Al final renuncié, no porque dejara de preocuparme, sino porque la responsabilidad de cuidar a tantas personas sin herramientas prácticas para ayudarlas se volvió abrumadora.
Fe restaurada
Sin embargo, en medio de esta lucha, ha habido casos que han restaurado mi fe.
En mi primera misión oficial, estábamos solo yo, un colega de alto nivel y nuestro conductor. Estaba ansiosa e insegura. Sin embargo, me trató como a un igual: me ofreció el asiento trasero, comprobó si quería descansar y le pidió al conductor que me prestara atención. En la frontera, hizo cola para todos nosotros, pasaporte en mano. No tenía por qué hacerlo, pero su consideración y consideración lo decían todo.
En otra tarea, una organización asociada me reprendió delante de otros por no llevar el bolso de mi supervisor. Me quedé helado. Mi jefe intervino con calma: «Ella es mi colega. Puedo llevar mi propio bolso». Una frase, un acto pusieron fin a la falta de respeto.
Luego llegó la noche lluviosa antes de una visita al sitio. Casi todas las sillas estaban empapadas. Alguien dijo con desdén: «No es necesario que te sientes, ¿verdad?» Estaba a punto de agacharme cuando mi supervisor me guió para sentarme a su lado. Este pequeño gesto me hizo sentir incluida y reconocida.
En retrospectiva, estas acciones fueron más que bondad: fueron prevención en la práctica. Al estar atentos a mi dignidad, mis colegas y supervisores, sin querer, disuadieron a otros de cruzar fronteras.
ser valorado
Cuando los altos directivos me presentaron como un colega, no como “su personal”, los socios externos se dieron cuenta. Fue un mensaje silencioso pero poderoso: ella es valorada; no debe disminuirse.

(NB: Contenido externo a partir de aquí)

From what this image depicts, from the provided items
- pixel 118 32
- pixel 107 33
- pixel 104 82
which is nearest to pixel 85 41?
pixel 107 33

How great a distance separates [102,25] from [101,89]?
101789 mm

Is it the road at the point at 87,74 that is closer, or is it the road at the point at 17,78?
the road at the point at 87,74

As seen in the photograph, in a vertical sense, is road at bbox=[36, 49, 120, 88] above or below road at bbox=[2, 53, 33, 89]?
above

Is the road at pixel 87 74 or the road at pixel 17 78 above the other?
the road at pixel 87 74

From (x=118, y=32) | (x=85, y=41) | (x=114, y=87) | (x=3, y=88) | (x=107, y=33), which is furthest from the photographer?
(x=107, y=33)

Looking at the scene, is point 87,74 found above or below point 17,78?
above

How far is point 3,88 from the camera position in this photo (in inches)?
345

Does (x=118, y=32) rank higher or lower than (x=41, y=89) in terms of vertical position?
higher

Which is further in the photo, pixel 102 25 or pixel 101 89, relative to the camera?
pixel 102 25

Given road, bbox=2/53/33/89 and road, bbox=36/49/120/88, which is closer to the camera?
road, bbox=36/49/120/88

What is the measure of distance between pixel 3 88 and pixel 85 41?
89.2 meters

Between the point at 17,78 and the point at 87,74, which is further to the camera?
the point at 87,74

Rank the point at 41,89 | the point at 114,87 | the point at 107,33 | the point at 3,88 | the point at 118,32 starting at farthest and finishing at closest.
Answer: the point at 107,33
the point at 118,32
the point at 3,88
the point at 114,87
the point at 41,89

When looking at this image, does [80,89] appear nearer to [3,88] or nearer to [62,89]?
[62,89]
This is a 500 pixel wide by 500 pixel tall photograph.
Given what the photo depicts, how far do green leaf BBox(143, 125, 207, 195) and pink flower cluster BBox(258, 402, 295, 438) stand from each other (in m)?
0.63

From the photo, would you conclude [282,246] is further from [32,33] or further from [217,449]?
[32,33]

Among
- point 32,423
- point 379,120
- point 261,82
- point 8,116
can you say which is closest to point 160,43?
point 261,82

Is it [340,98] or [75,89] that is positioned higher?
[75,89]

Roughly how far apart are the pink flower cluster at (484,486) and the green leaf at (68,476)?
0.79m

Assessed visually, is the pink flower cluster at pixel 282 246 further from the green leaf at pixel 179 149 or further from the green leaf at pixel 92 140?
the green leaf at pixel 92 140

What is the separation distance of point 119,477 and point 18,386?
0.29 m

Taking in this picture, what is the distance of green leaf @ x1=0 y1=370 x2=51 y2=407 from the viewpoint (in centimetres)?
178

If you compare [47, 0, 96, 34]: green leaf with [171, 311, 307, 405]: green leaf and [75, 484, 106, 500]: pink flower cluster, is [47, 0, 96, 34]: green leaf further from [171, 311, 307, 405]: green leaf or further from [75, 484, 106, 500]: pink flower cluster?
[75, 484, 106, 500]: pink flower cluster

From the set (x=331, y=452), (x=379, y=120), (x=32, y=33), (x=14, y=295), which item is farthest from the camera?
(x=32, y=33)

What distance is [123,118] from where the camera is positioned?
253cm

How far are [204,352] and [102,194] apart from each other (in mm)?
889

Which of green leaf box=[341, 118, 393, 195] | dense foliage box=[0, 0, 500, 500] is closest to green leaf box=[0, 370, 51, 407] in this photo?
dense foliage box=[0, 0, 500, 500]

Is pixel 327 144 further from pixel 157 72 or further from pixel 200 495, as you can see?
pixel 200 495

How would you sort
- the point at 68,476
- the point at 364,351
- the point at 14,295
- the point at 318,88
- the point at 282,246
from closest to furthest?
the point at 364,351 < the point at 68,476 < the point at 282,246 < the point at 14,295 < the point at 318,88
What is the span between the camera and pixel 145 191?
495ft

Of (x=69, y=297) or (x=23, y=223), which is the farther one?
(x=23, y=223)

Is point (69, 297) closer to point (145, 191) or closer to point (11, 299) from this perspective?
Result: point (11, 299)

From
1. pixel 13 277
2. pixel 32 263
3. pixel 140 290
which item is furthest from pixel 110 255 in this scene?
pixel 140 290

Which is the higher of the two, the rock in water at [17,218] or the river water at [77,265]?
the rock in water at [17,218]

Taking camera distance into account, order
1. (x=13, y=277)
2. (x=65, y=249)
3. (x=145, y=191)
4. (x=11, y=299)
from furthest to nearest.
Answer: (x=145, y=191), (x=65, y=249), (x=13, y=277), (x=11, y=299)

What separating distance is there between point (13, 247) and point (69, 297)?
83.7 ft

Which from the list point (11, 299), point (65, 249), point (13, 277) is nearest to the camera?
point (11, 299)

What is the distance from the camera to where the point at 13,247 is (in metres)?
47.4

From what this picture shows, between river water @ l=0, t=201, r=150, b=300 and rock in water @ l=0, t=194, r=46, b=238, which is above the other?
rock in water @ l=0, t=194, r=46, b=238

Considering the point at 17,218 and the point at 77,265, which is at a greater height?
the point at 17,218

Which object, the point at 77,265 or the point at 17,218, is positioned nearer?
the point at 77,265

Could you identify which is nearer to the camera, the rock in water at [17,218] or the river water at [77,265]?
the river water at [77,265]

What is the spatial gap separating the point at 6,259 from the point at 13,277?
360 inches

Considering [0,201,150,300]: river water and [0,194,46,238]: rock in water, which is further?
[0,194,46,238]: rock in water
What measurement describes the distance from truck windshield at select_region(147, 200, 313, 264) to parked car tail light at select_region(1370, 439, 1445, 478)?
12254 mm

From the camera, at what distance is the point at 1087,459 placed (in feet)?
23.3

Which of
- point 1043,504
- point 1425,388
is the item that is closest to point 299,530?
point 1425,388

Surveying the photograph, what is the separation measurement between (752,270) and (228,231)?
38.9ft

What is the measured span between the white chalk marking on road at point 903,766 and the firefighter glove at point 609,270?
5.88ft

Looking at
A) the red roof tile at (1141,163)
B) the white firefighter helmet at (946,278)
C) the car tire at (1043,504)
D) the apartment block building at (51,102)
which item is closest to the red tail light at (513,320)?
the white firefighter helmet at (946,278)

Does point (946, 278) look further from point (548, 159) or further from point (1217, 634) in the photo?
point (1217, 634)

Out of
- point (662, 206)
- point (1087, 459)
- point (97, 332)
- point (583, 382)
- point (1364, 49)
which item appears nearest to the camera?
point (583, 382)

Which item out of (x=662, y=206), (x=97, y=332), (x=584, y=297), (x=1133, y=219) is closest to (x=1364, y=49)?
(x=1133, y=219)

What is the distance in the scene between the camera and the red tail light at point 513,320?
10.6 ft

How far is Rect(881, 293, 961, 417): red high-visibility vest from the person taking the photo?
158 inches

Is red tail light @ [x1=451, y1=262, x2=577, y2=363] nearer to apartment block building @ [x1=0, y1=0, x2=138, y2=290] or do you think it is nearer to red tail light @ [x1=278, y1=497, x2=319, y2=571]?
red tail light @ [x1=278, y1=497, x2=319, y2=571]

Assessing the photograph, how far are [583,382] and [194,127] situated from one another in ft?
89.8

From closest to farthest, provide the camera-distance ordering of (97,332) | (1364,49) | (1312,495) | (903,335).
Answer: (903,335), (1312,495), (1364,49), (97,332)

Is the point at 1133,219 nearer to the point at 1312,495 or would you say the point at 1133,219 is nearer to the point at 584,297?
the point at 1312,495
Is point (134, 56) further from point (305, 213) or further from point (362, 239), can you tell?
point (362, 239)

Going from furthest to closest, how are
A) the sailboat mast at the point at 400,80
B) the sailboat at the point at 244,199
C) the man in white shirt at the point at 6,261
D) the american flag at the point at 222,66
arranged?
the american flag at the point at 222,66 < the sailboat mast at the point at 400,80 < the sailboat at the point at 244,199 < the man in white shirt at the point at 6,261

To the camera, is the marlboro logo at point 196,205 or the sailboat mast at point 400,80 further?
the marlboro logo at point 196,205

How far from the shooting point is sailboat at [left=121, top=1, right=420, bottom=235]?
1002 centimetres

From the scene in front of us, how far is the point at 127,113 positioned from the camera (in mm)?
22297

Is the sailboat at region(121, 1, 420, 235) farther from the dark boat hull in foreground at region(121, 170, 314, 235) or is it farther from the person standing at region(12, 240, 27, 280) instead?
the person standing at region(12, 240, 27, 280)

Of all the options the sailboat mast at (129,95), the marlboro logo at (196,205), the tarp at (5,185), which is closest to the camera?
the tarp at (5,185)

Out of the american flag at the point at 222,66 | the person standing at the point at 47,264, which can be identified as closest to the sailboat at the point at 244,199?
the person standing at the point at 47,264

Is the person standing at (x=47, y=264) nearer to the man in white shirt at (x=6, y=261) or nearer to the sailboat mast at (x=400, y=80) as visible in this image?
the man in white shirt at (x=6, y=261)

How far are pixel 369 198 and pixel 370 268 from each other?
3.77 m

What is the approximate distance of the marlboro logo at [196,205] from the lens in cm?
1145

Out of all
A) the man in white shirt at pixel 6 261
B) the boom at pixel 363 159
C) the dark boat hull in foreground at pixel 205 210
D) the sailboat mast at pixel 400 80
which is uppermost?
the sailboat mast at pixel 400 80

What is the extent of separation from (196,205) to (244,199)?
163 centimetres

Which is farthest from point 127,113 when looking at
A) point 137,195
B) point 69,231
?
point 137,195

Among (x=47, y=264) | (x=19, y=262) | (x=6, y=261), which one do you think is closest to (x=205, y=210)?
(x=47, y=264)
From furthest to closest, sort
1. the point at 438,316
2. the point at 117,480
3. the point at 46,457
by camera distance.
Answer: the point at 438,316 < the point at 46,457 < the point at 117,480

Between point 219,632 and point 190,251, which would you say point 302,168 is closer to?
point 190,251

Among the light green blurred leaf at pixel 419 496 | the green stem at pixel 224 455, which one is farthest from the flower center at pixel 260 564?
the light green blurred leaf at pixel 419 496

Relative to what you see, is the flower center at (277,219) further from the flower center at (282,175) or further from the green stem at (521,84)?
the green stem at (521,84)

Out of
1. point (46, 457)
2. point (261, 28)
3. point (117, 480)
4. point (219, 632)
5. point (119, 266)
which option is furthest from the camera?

Sin siquiera darme cuenta, estos comportamientos me ponen en menor riesgo de ser maltratado o acosado por mis homólogos externos.
Estas acciones protectoras no requirieron capacitación ni recursos adicionales: solo atención plena, consideración y liderazgo intencional.
Las empleadas nacionales jóvenes, en particular, pueden protegerse de daños con estas acciones reflexivas, medidas que cualquier supervisor puede tomar sin programas formales.
Cuando más tarde me uní a la oficina del Coordinador Residente de las Naciones Unidas, sentí que estaba viviendo en un mundo completamente diferente. Nunca me sentí “menos”. Incluso el Coordinador Residente –el funcionario de mayor rango de las Naciones Unidas en el país– me presentó como un colega y no como “mi equipo”.
Esta distinción fue profundamente importante. Nunca más escuché a nadie llamarme “niña, ven aquí”. Ahora es simplemente: «Hermana, ¿puedo contar con su apoyo para…?» Un gesto silencioso pero poderoso de respeto y confianza, que reemplazó el desdén que una vez soporté.
Por eso, con la confianza que encontré, me uní al Grupo de Trabajo PEA.
Pequeños actos de reconocimiento crean un efecto dominó que permite que otros se pongan de pie, sean escuchados y actúen. Lo que comienza como un simple gesto puede convertirse en una cultura de dignidad, seguridad y solidaridad para todos aquellos que nos rodean.
Publicado anteriormente en Almouwatin.